GIVEN PASSAGE:
*** Block opens ***

IF you thought of using Telehealth to consult with a GP or specialist via phone or video call in the fight against COVID-19, now is the best time to do so.
As COVID-19 remains a threat Telehealth has become an option for those in hotspots, at greater risk of infection, too frail to attend hospital, or unable to travel to see a doctor.
Telehealth is a medical service via phone or video call accessible to patients in regional NSW prior to the onset of the pandemic, and it experimented at the Western Sydney Local.
Health District (WSLHD) to save the lives of people with acute diabetes.
It is also the digital platform used by the WSLHD Public Health Unit to check in daily with COVID-19 patients recovering at home.
The phone or video consultations have been found effective in managing the health of some 72,000 people diagnosed with diabetes in Western Sydney, with up to 18% of them currently using Telehealth from the security of their own homes during the pandemic.
Western Sydney Diabetes director, Professor Glen Maberly said Telehealth was being increasingly taken up by diabetes patients, including those with other types of life-threatening illnesses.
The ideal pandemic response
“We are still not running outpatients because we must keep social distancing, therefore we find telehealth works in response to the pandemic,” said Prof Maberly.
“When COVID-19 came along, people with diabetes or at-risk of developing diabetes were coming to the emergency units in reduced numbers, staying away because their chances of having a bad outcome or dying are at least twice as much as the normal population.
“Diabetes is a disease that needs early detection and proper management [because] if left unmanaged it can lead to serious complications including heart attack, vision problems, and kidney damage.”
Western Sydney is considered a hotspot for diabetes with many at-risk people being diagnosed with either Type 1 or Type 2 at doctor’s clinics and hospitals, according to Professor Maberly.
Even when the COVID-19 lockdown rules were relaxed, up to 14% drop in GP consultations on people with diabetes has been documented as face-to-face contacts at clinics and hospitals are shunned that something had to be done, said WSLHD research and surveillance coordinator Gideon Meyerowitz-Katz.
A forum with 50 GPs and 150 health workers in Western Sydney was held last month to discuss swift changes on patient consultations and plan the pivot for Telehealth expert services through three-way video consultations that may involve the services of an interpreter for linguistically diverse patients.
Along with their health education work in Western Sydney, Professor Maberly and Mr. Meyerowitz-Katz were part of the NSW Health pilot program looking into Telehealth specialist services for Goulburn and other rural NSW towns where fly-in-fly-out health specialists are not available regularly.
An additional $2B Federal Government funding for Telehealth under Medicare has been extended till March next year to assist vulnerable sick people in isolation to receive medical care.
Between March 13 and September 9 this year, the Federal Department of Health said about 10.4 million patients have utilized Telehealth resulting in $1.52B paid in Medicare benefits.
The Western Sydney Local Health District covers the local government areas of Blacktown, The Hills Shire, Cumberland, and Parramatta providing health services to nearly a million residents in 120 suburbs.

*** Block closes ***

EXERCISE INSTRUCTIONS:
Copy the telehealth article starting at "Even when the" and stopping after "coordinator Gideon Meyerowitz-Katz.", with "lockdown rules" changed to "lockdown restrictions".

DATASET:

*** Block opens ***

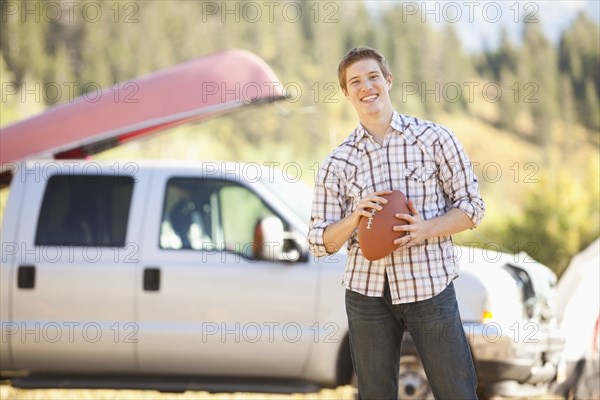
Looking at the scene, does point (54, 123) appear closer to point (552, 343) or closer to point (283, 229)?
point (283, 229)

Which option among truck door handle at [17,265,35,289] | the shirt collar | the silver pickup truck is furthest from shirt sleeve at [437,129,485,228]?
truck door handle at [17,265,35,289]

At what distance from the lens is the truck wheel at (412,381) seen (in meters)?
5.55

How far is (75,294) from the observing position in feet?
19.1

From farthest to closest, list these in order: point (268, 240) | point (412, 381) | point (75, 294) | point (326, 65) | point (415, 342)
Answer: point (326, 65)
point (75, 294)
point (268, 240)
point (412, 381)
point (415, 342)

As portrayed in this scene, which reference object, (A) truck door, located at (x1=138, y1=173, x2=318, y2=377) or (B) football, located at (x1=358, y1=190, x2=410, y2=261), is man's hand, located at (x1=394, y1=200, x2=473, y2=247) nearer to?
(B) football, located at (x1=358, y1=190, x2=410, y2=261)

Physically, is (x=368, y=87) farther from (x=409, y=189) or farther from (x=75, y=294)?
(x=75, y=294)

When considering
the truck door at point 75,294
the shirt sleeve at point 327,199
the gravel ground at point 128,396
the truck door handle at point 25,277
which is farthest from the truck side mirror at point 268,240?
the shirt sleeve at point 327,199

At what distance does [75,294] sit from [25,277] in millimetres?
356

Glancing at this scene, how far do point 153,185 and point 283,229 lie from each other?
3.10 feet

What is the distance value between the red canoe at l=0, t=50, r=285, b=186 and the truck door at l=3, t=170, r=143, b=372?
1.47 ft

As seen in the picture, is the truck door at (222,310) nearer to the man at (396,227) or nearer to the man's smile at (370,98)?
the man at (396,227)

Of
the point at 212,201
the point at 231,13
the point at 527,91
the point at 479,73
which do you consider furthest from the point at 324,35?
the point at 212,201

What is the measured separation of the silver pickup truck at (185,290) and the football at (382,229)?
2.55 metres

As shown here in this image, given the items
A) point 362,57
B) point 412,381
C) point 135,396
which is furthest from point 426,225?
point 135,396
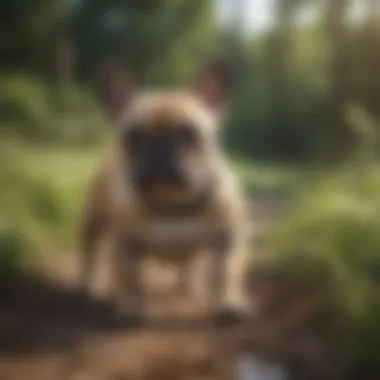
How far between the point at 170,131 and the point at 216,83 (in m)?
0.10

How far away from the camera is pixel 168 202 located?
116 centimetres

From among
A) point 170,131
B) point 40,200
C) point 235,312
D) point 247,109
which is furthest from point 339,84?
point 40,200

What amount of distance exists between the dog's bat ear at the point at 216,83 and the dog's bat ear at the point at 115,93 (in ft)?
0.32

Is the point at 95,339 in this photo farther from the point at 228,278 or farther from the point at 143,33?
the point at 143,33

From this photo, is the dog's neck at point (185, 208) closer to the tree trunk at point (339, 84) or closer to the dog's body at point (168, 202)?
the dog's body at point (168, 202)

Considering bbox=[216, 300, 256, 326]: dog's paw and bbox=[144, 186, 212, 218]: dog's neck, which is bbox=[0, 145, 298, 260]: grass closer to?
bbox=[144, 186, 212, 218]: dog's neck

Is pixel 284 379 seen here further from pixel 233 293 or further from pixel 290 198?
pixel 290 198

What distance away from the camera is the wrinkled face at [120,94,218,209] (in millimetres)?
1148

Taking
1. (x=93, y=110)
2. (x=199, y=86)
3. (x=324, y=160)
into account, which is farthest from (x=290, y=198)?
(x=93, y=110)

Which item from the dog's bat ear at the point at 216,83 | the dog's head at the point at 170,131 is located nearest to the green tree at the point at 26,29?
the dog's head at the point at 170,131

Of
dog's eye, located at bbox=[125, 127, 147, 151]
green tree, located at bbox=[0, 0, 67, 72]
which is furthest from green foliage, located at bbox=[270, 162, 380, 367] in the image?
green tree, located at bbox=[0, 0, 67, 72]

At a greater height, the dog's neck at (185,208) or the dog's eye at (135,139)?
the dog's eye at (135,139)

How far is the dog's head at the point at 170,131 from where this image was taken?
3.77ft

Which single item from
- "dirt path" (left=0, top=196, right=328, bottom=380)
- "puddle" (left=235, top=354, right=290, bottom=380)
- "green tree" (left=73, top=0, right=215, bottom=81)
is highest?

*** Block closes ***

RESPONSE:
Even when the COVID-19 lockdown restrictions were relaxed, up to 14% drop in GP consultations on people with diabetes has been documented as face-to-face contacts at clinics and hospitals are shunned that something had to be done, said WSLHD research and surveillance coordinator Gideon Meyerowitz-Katz.